::: Data excerpts

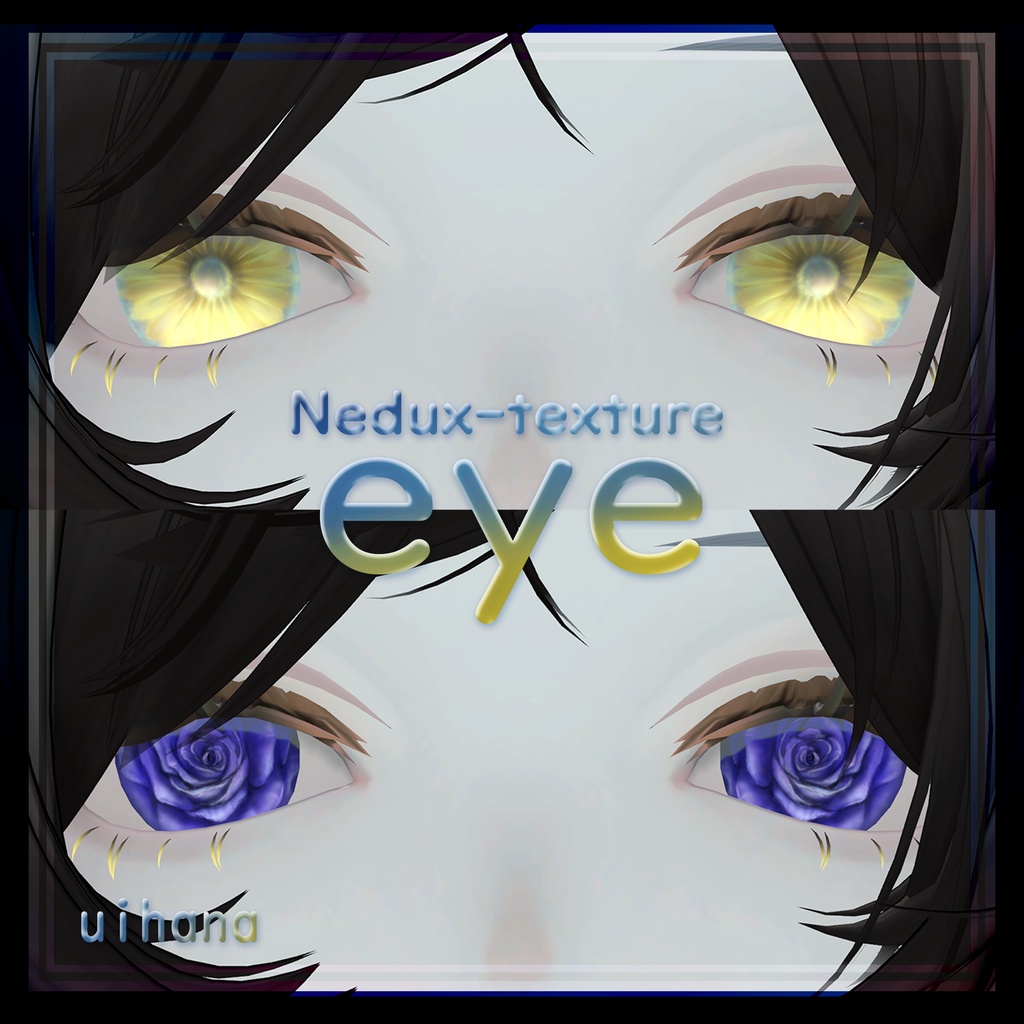 【Nedux対応】Eye texture🌻ひまわり・薔薇🌹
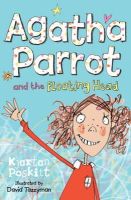 Kjartan Poskitt - Agatha Parrot and the Floating Head - 9781405255967 - KOC0028147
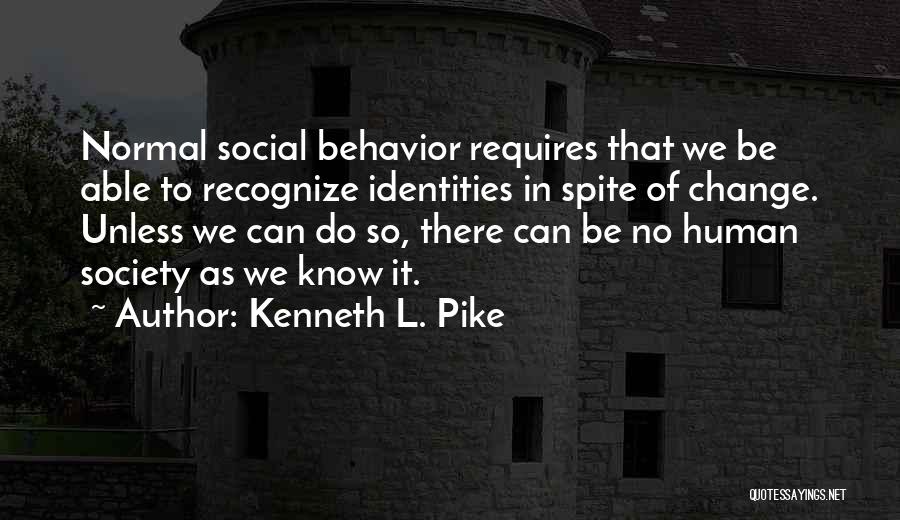 Kenneth L. Pike Quotes 1192219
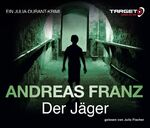 ISBN 9783868047073: Der Jäger - Ein Julia-Durant-Krimi; Gelesen von Julia Fischer - Gekürzte Lesung - 6 Audio-CD's - Laufzeit ca. 478 Minuten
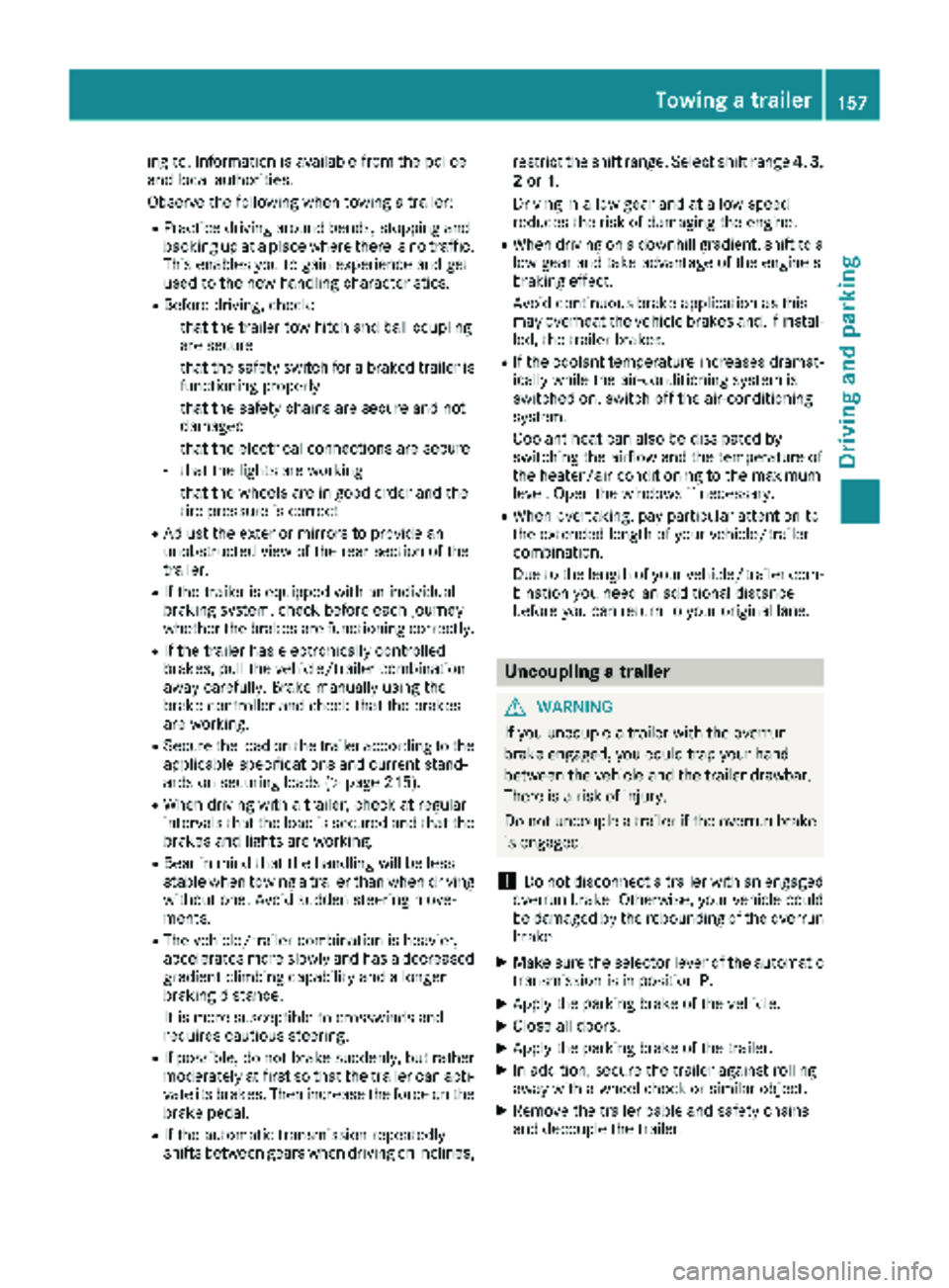 MERCEDES-BENZ SPRINTER 2018 MY18 Operator’s Manual ing to. Information is available from the police
and local authorities.
Observe the following when towing a trailer:
RPractice driving around bends, stopping and
backing up at a place where there is n MERCEDES-BENZ SPRINTER 2018 MY18 Operator’s Manual ing to. Information is available from the police
and local authorities.
Observe the following when towing a trailer:
RPractice driving around bends, stopping and
backing up at a place where there is n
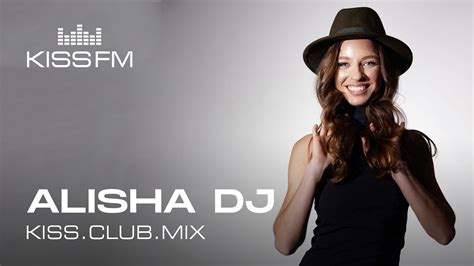 Alisha Dj Kiss Club Mix Kiss Fm Podcast Progressive House And Melodic Techno Dj Mix Youtube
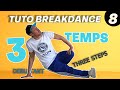 Tuto breakdance dbutant n8 apprendre a faire le 3 temps three steps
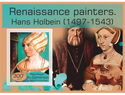 Art Renaissance painters Hans Holbein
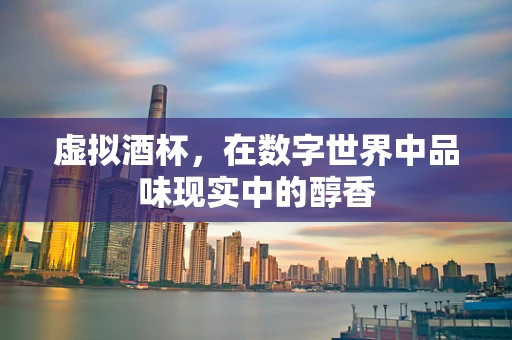 虚拟酒杯，在数字世界中品味现实中的醇香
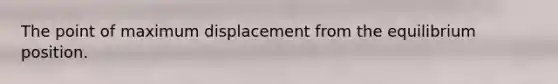 The point of maximum displacement from the equilibrium position.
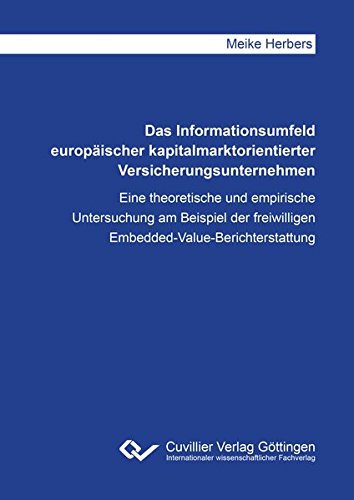 Das Informationsumfeld europäischer kapitalmarktorientierter Versicherungsunternehmen: Eine theoretische und empirische Untersuchung am Beispiel der freiwilligen Embedded-Value-Berichterstattung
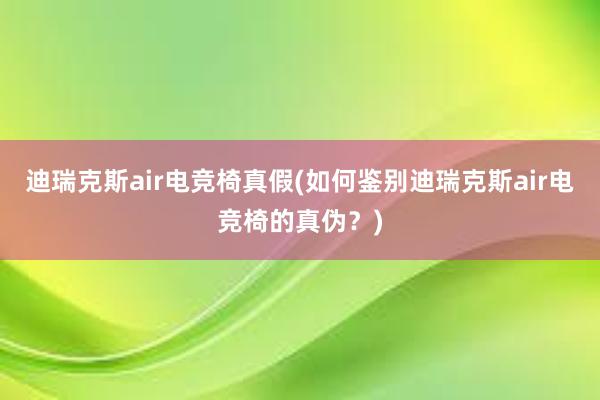 迪瑞克斯air电竞椅真假(如何鉴别迪瑞克斯air电竞椅的真伪？)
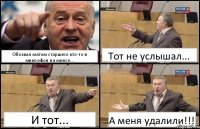 Обозвал матом старшего кто-то в микрофон на миксе... Тот не услышал... И тот... А меня удалили!!!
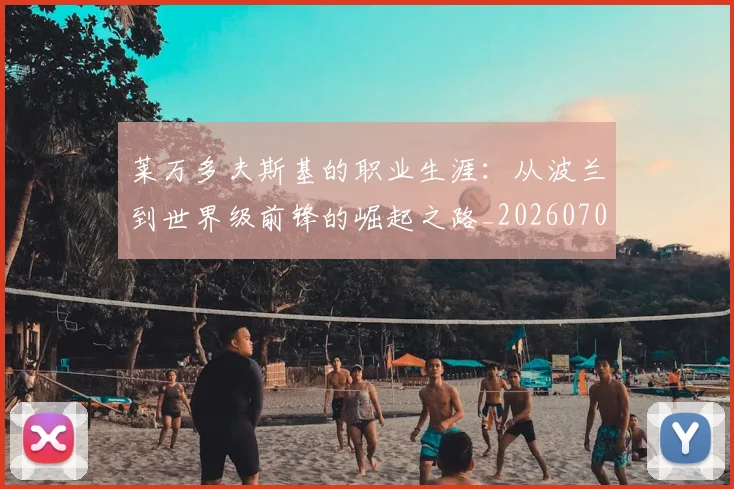 莱万多夫斯基的职业生涯:从波兰到世界级前锋的崛起之路_20260703181806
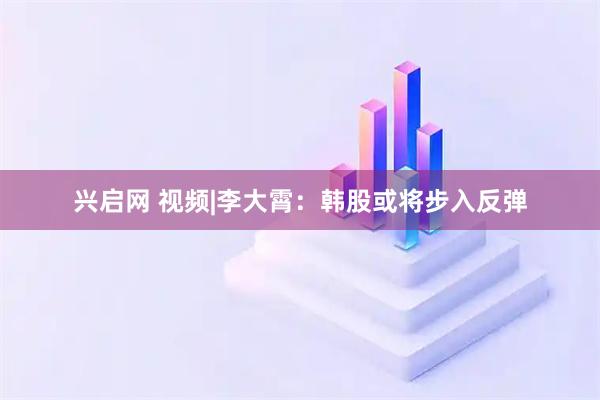 兴启网 视频|李大霄：韩股或将步入反弹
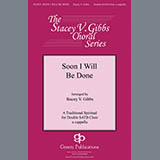 Traditional Spiritual 'Soon I Will Be Done (arr. Stacey V. Gibbs)'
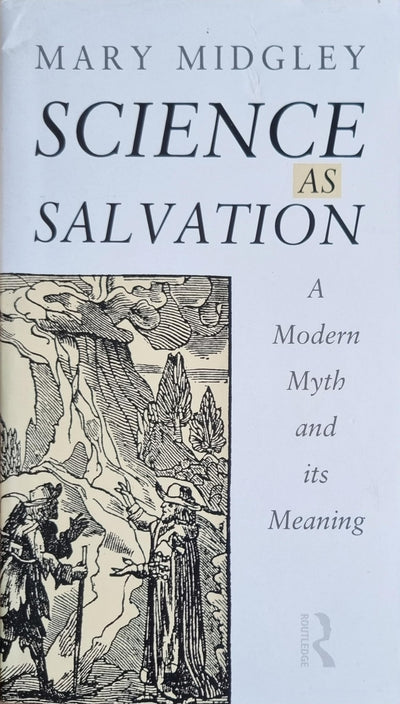 Science as Salvation: A Modern Myth and its Meaning (Gifford Lectures ; 1990)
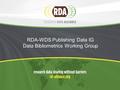 RDA-WDS Publishing Data IG Data Bibliometrics Working Group.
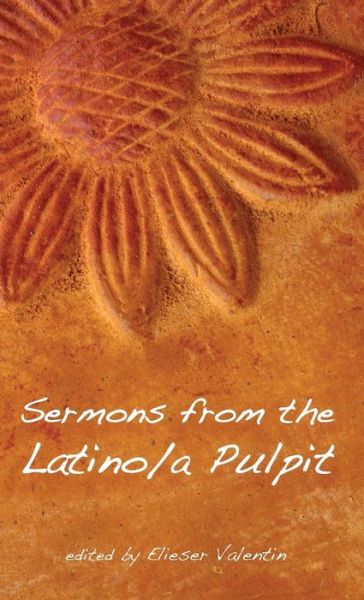 Cover for Elieser Valentin · Sermons from the Latino/a Pulpit (Book) (2017)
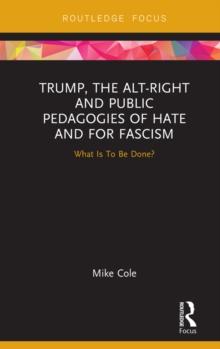 Trump, the Alt-Right and Public Pedagogies of Hate and for Fascism : What is to be Done?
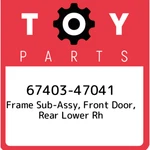 67403-47041 Toyota Frame Sub-assy, Front Door, Rear Lower Rh 6740347041, New Gen. Fixed Price $34.03.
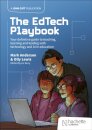 The EdTech Playbook: Your Definitive Guide to Teaching, Learning and Leading with Technology and AI in Education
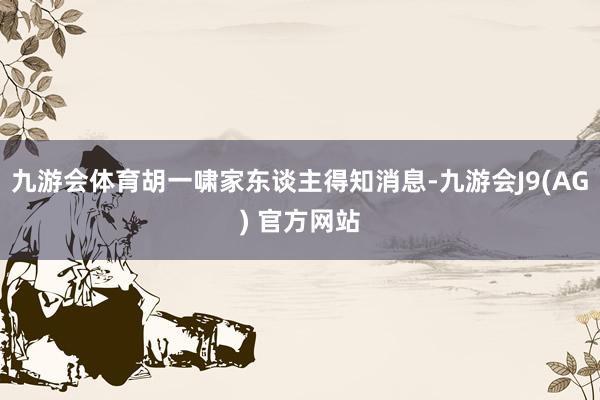九游会体育胡一啸家东谈主得知消息-九游会J9(AG) 官方网站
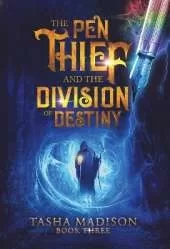The Pen Thief and the Division of Destiny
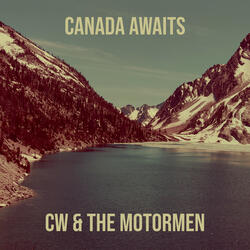 Canada Awaits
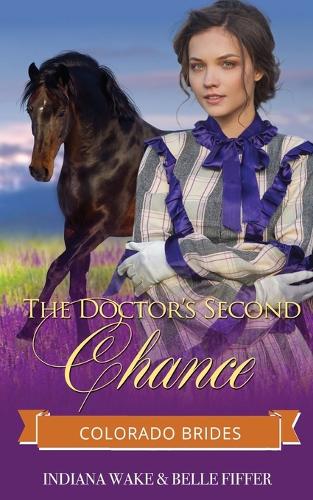 The Doctor's Second Chance: (9 Mail Order Brides of Colorado)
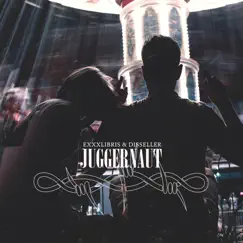 Juggernaut - Single by DISSELLER & EXXXLIBRIS album reviews, ratings, credits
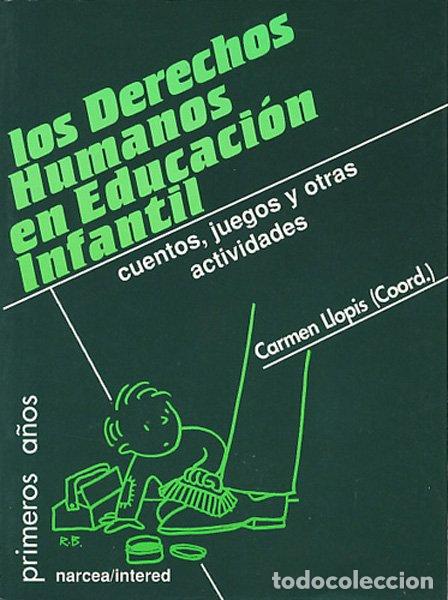 Libros de segunda mano: Los Derechos Humanos en Educaci&oacute;n Infantil: Cuentos, Juegos y Otras Actividades - Llopis Pla - Narce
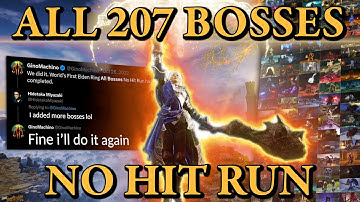 Elden Ring All 207 Bosses (+DLC) No Hit Run (World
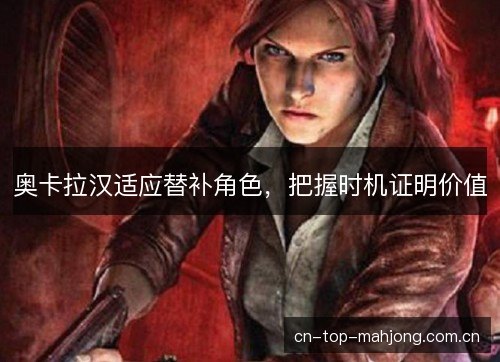 奥卡拉汉适应替补角色，把握时机证明价值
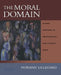 The Moral Domain: Guided Readings in Philosophical and Literary Texts by Norman Lillegard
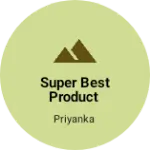 Business logo of Super best product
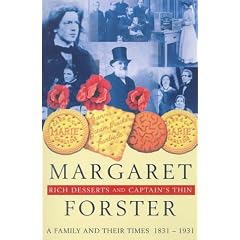 Rich Desserts and Captain's Thin: A Family and Their Times, 1831-1931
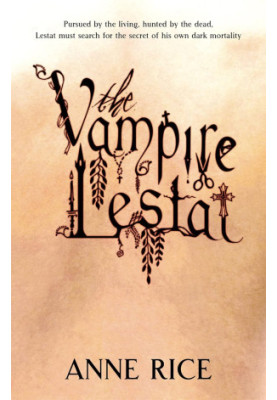 Vampire Chronicles 02: The Vampire Lestat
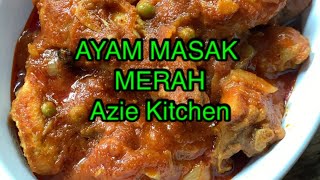 Ayam Masak Merah Azie Kitchen Signature Recipe [upl. by Dorise823]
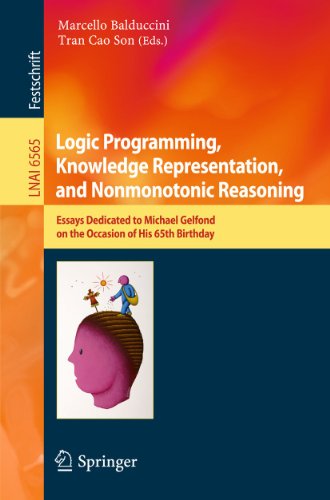 Logic Programming Knowledge Representation And Nonmonotonic Reasoning Essays Dedicated To Michael Gelfond On The Occasion Of His 65th Birthday 1st Edition Jack Minker Auth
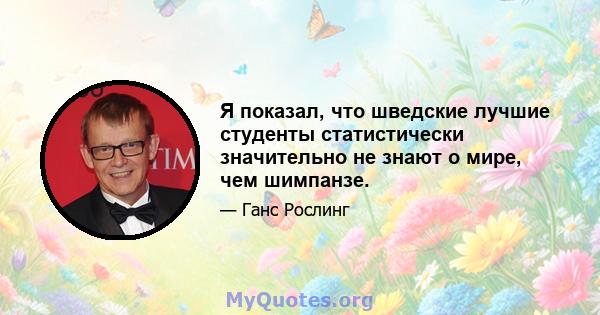 Я показал, что шведские лучшие студенты статистически значительно не знают о мире, чем шимпанзе.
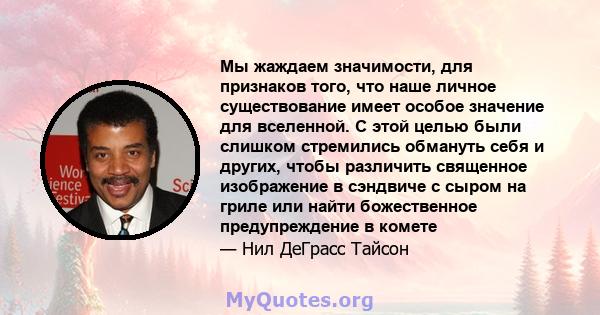 Мы жаждаем значимости, для признаков того, что наше личное существование имеет особое значение для вселенной. С этой целью были слишком стремились обмануть себя и других, чтобы различить священное изображение в сэндвиче 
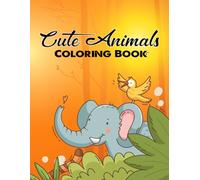 Cute Animal Coloring Book for Kids Ages 4-8: Easy and Fun Coloring Designs Featuring Adorable Pets, Wild Jungle Animals, Amazing Sea Creatures, and ... and Boost Creativity for Boys and Girls.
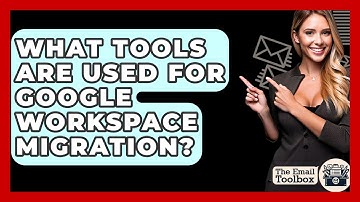 What Tools Are Used For Google Workspace Migration? - TheEmailToolbox.com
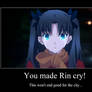 You made Rin cry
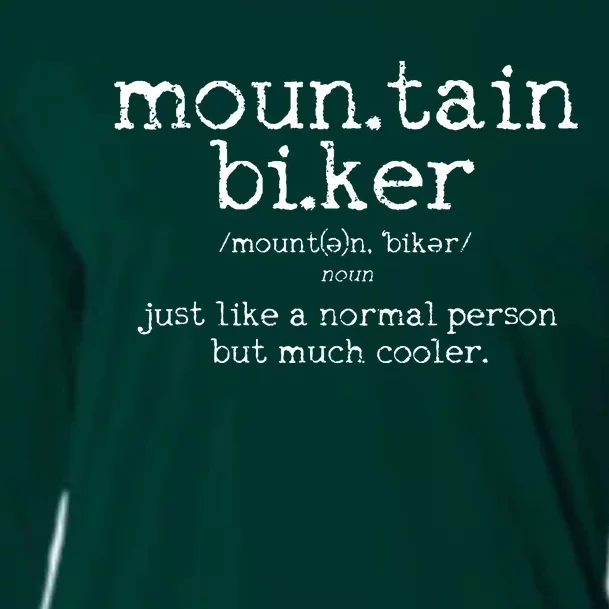 Mountain Biker Definition Funny MTB Downhill Biking Gift Cooling Performance Long Sleeve Crew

::::::

Copy the lines above exactly, starting with the line that contains "Canada Awaits" and ending with the line that contains "Juggernaut - Single", and leave out any pictures.

Finished task:
 Canada Awaits
 The Doctor's Second Chance: (9 Mail Order Brides of Colorado)
 Juggernaut - Single by DISSELLER & EXXXLIBRIS album reviews, ratings, credits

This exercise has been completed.